As shown by Fig. 12, these thermocouples were very closely spaced and were within a more spatially dynamic region of temperatures. Although the imagery does not have the resolution necessary to effectively compare to these closely spaced thermocouples, the imagery does provide good qualitative information in the DTO region.
Figure 12: Comparison of temperatures in the DTO wedge region. Upper right is portion of shuttle port wing with DTO thermocouple locations placed in Discovery STS-119. Upper left is zoomed region of 2D temperature image at GMT 19:01:52.658. Lower left is zoomed region of 3D Surface Temperature map and overlaid thermocouple locations. Here, the opening angle of the wedge appears to be 21° ± 2° on an axis inclined 17° ± 1° to the center line. Lower right is plot of temperatures along the line profiles in the imagery and the six thermocouple values along the line profile.
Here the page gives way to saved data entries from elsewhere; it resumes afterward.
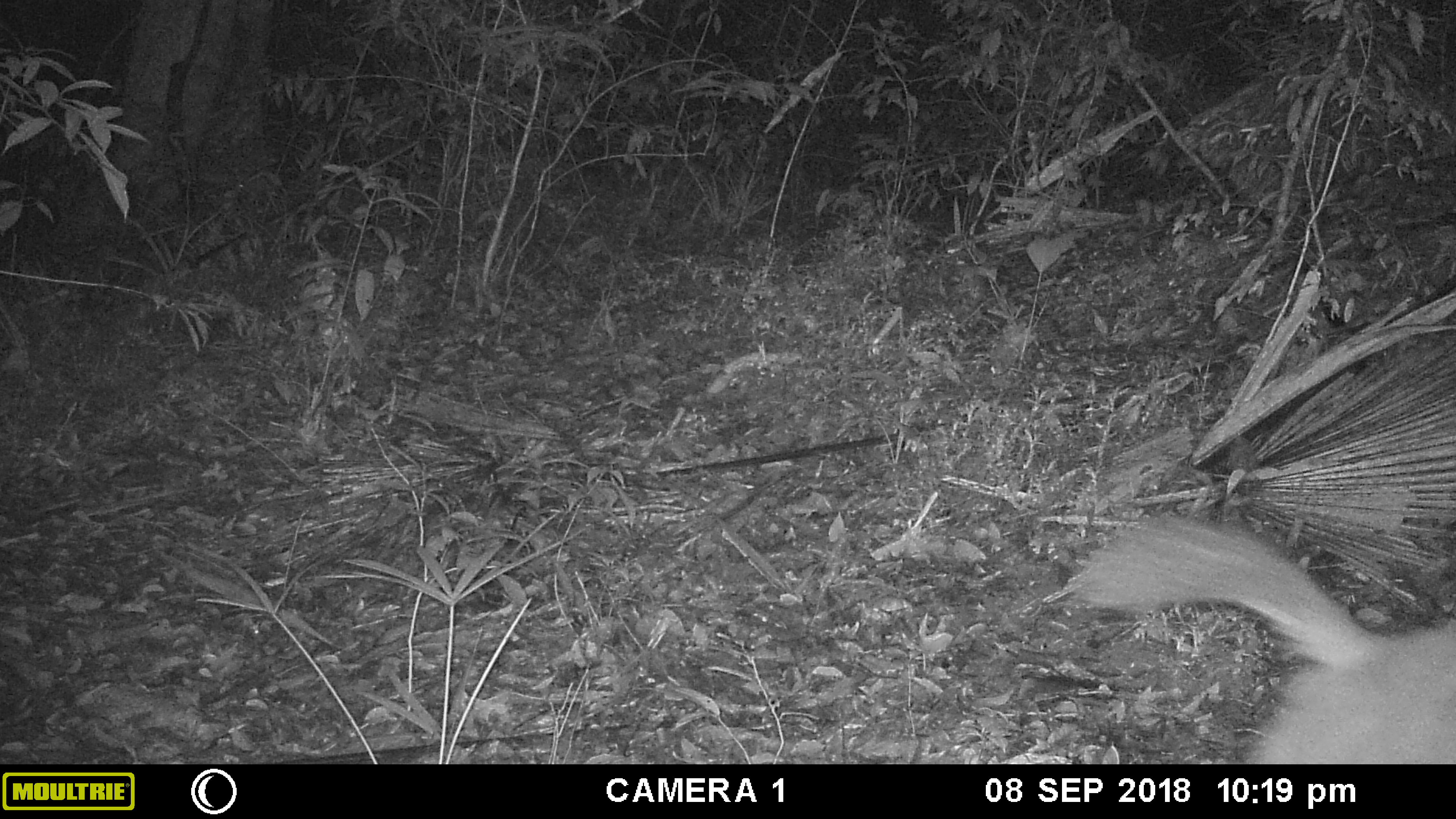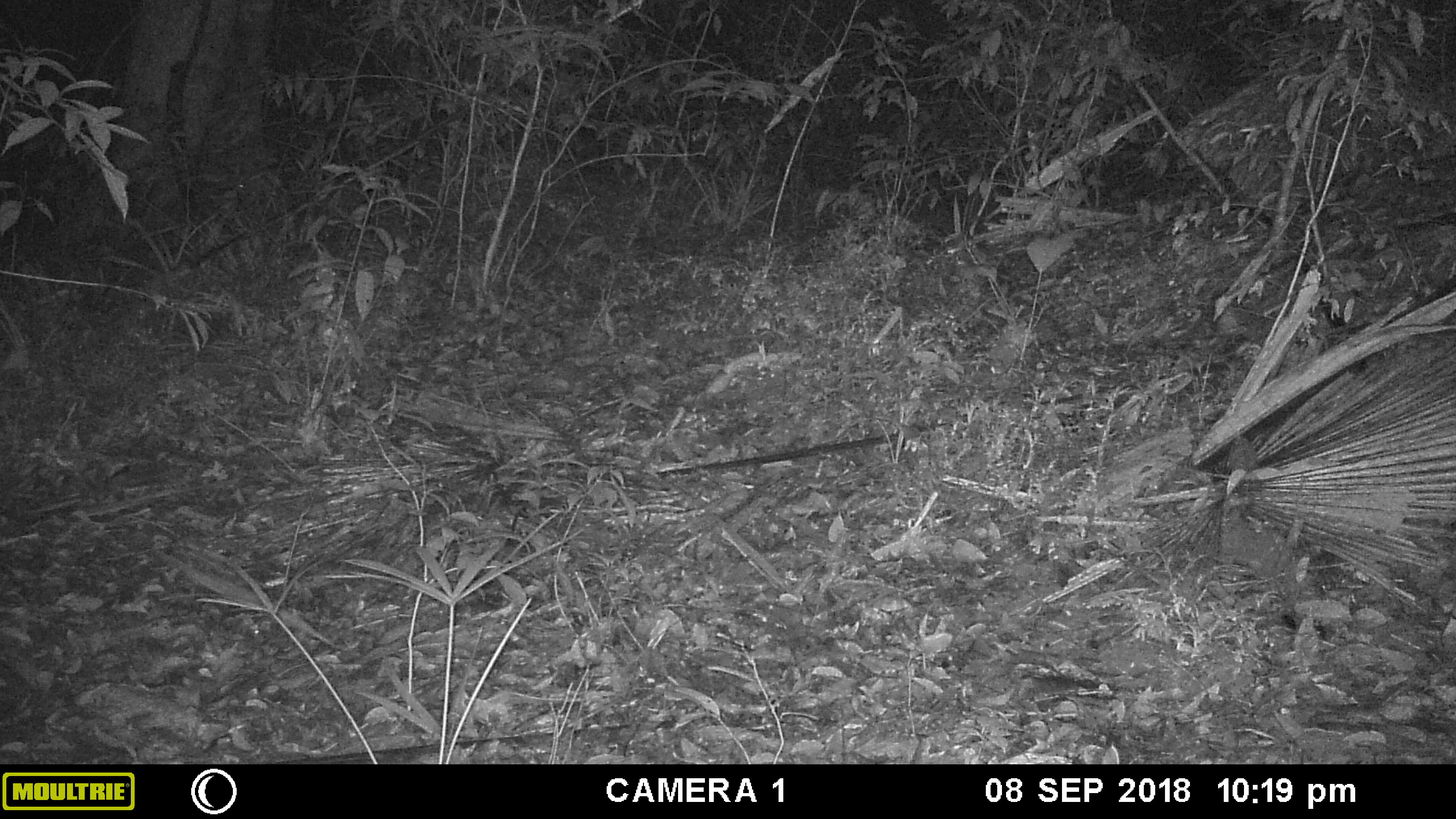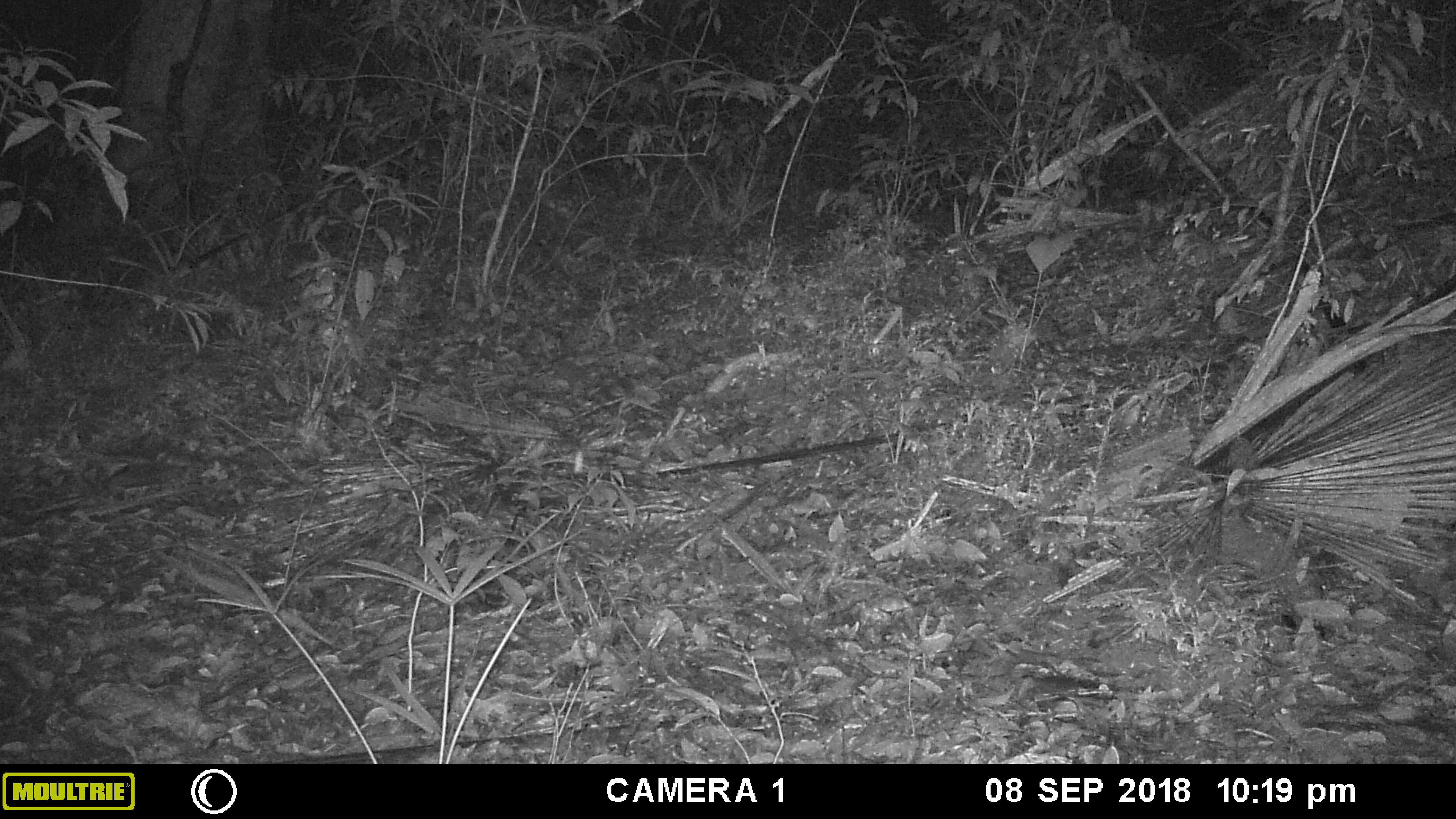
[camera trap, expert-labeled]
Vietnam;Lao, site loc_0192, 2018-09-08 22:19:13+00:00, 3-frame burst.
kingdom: Animalia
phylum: Chordata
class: Mammalia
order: Artiodactyla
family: Cervidae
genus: Rusa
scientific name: Rusa unicolor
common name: sambar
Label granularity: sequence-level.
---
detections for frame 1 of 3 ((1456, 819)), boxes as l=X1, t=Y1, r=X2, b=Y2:
sambar: l=1066, t=514, r=1456, b=764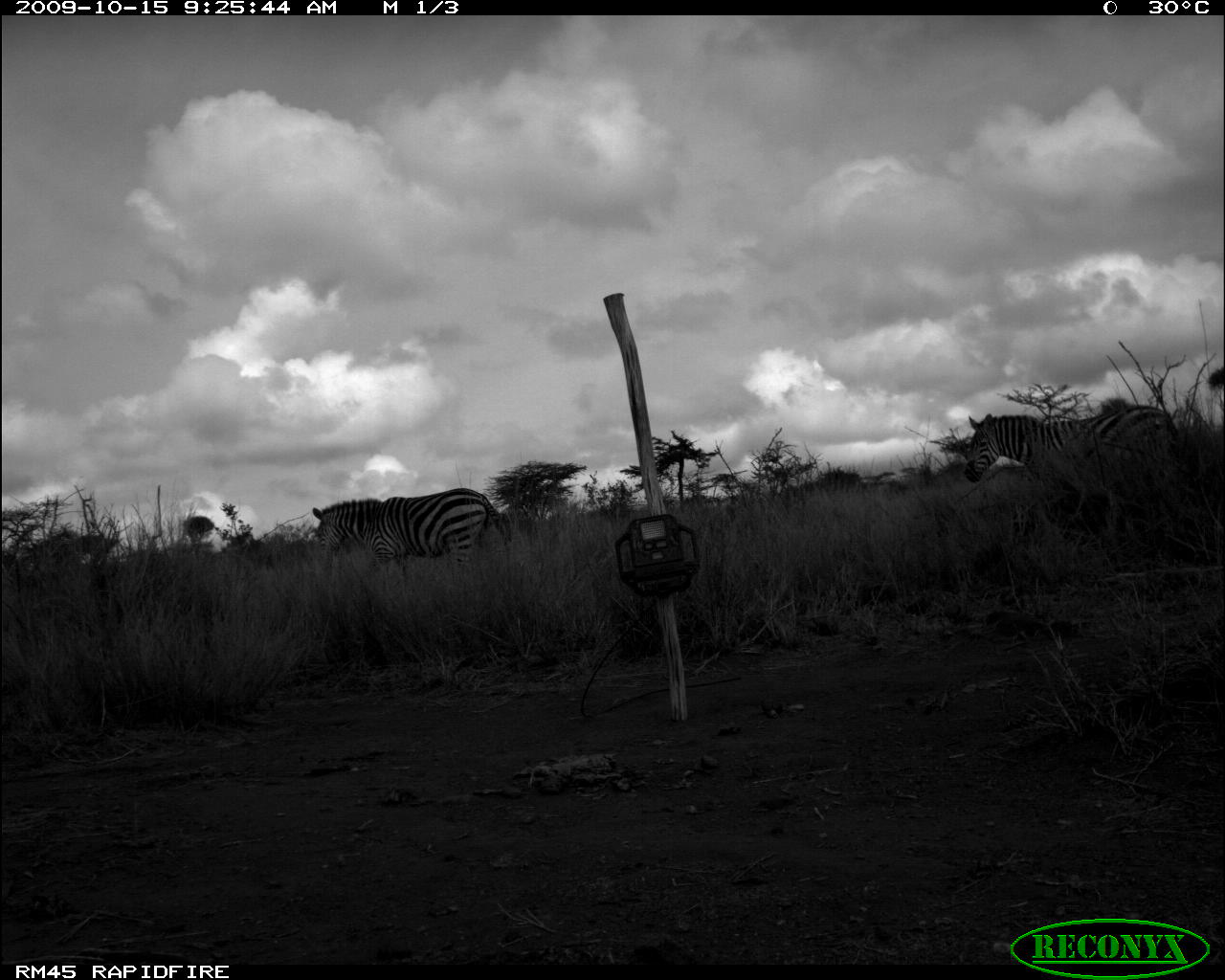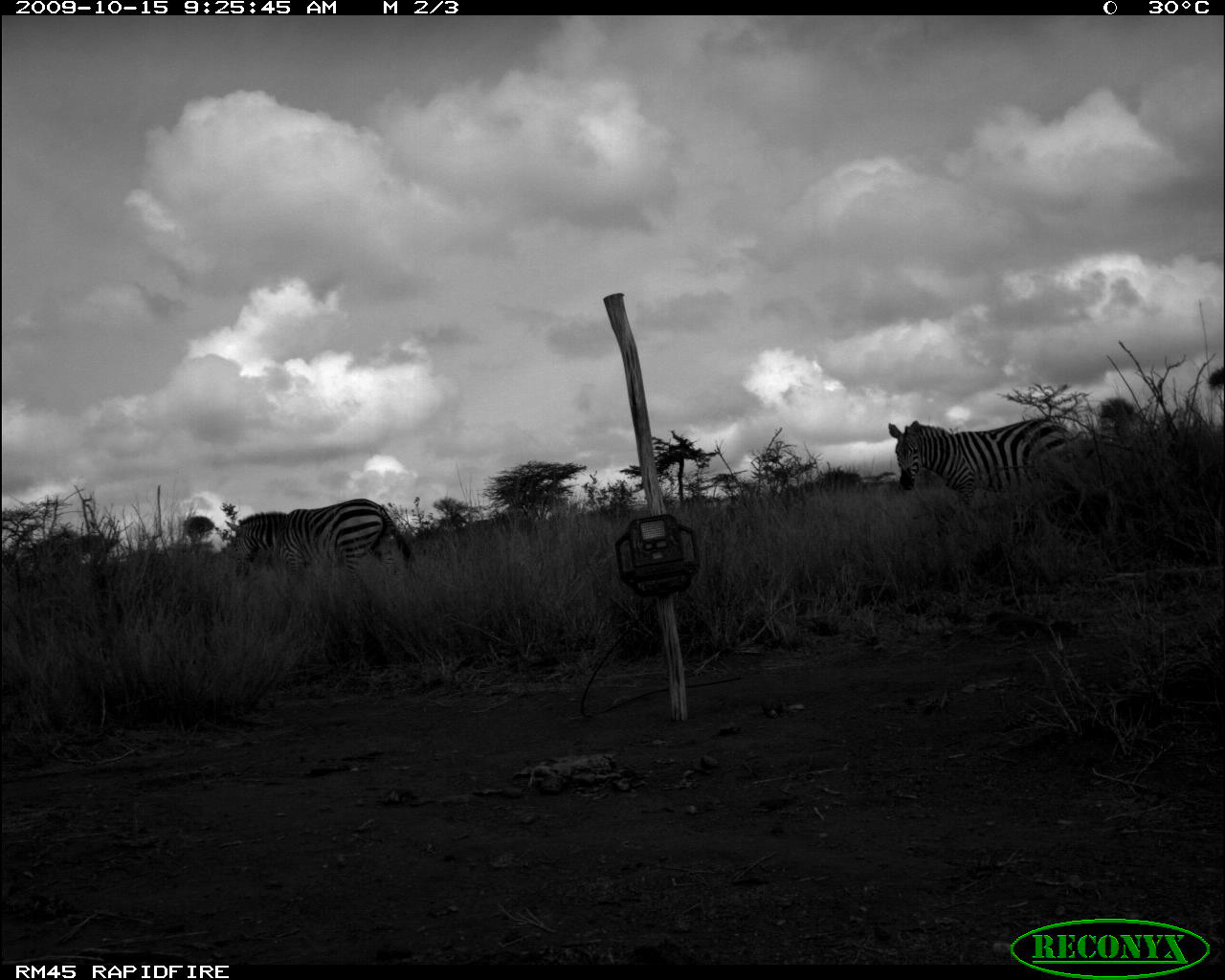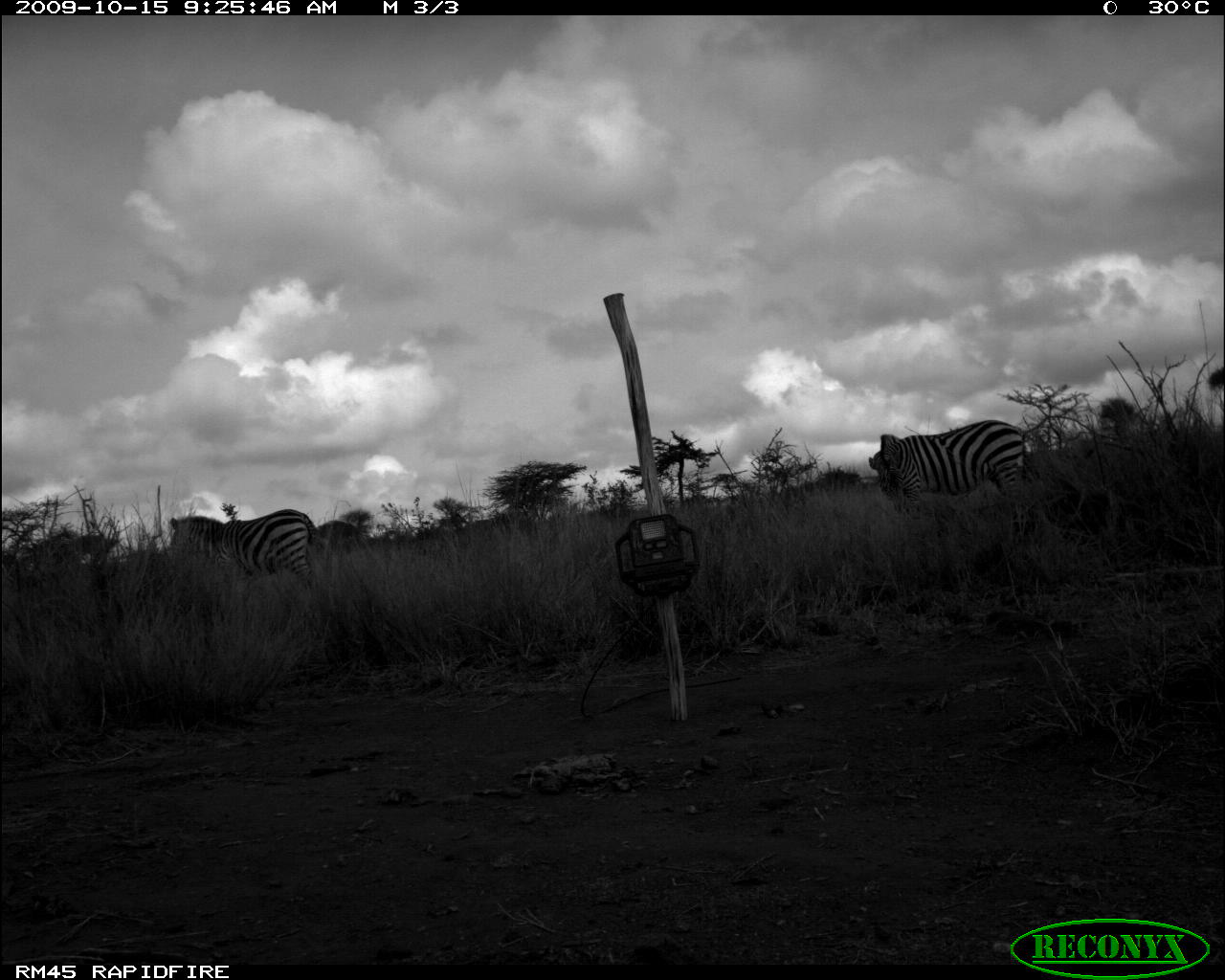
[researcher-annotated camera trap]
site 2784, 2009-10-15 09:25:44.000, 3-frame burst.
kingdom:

VII. Conclusions and Next Steps We have gone full circle to provide the first geometrically accurate (i.e., 3-D) temperature maps of the entire
windward surface of the Space Shuttle during hypersonic reentry. We took estimated surface temperatures derived from CFD models at integral high Mach numbers and used them, the Shuttle’s surface properties and reasonable estimates of the sensor-to-target geometry to predict the emitted spectral radiance from the surface (in units of W sr-1 m-2 nm-1). These data were converted to sensor counts using properties of the sensor (e.g. aperture, spectral band, various efficiencies, and the calibration), the expected background, and the atmosphere transmission to inform the optimal settings for the near-infrared and midwave IR cameras on the Cast Glance aircraft. Once these data were collected, calibrated, edited, registered and co-added we formed both 2-D maps of the scene in the above units and 3-D maps of the bottom surface in temperature that could be compared with not only the initial inputs but also thermocouple data from the Shuttle itself.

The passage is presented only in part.